= Work required =
Write out every entry exactly as it stands.

****************

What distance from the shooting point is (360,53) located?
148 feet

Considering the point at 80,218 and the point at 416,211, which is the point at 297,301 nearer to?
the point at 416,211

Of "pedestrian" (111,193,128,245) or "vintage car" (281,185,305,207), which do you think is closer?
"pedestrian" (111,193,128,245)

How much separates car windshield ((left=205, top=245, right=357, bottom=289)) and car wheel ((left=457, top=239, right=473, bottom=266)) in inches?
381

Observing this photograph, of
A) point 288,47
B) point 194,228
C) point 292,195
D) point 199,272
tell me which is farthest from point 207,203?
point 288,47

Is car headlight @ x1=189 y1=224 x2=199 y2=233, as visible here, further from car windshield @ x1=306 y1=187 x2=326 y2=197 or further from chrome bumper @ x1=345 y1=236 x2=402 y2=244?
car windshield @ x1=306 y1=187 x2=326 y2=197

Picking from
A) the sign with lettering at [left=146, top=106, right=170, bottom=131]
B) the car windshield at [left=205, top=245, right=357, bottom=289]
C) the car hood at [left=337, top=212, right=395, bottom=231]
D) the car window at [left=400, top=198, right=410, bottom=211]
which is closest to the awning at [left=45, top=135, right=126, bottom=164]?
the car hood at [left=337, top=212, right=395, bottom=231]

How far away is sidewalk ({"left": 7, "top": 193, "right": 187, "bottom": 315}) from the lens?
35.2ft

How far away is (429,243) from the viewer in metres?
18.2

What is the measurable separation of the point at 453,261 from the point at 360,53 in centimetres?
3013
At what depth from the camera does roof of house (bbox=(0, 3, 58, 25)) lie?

****************

= Result =
What distance from the shooting point is (360,53) located?
148 feet

Considering the point at 80,218 and the point at 416,211, which is the point at 297,301 nearer to?
the point at 416,211

Of "pedestrian" (111,193,128,245) or "vintage car" (281,185,305,207), which do you think is closer?
"pedestrian" (111,193,128,245)

How much separates car windshield ((left=205, top=245, right=357, bottom=289)) and car wheel ((left=457, top=239, right=473, bottom=266)) in inches?
381

Observing this photograph, of
A) point 288,47
B) point 194,228
C) point 292,195
D) point 199,272
tell me which is farthest from point 207,203?
point 288,47

Is car headlight @ x1=189 y1=224 x2=199 y2=233, as visible here, further from car windshield @ x1=306 y1=187 x2=326 y2=197 or further from chrome bumper @ x1=345 y1=236 x2=402 y2=244?
car windshield @ x1=306 y1=187 x2=326 y2=197

Picking from
A) the sign with lettering at [left=146, top=106, right=170, bottom=131]
B) the car windshield at [left=205, top=245, right=357, bottom=289]
C) the car hood at [left=337, top=212, right=395, bottom=231]
D) the car window at [left=400, top=198, right=410, bottom=211]
which is closest to the awning at [left=45, top=135, right=126, bottom=164]?
the car hood at [left=337, top=212, right=395, bottom=231]

How far away is sidewalk ({"left": 7, "top": 193, "right": 187, "bottom": 315}) from the lens?
35.2ft

How far away is (429,243) from the viewer in metres?
18.2

What is the measurable separation of the point at 453,261 from the point at 360,53 in centimetres?
3013
At what depth from the camera does roof of house (bbox=(0, 3, 58, 25)) lie?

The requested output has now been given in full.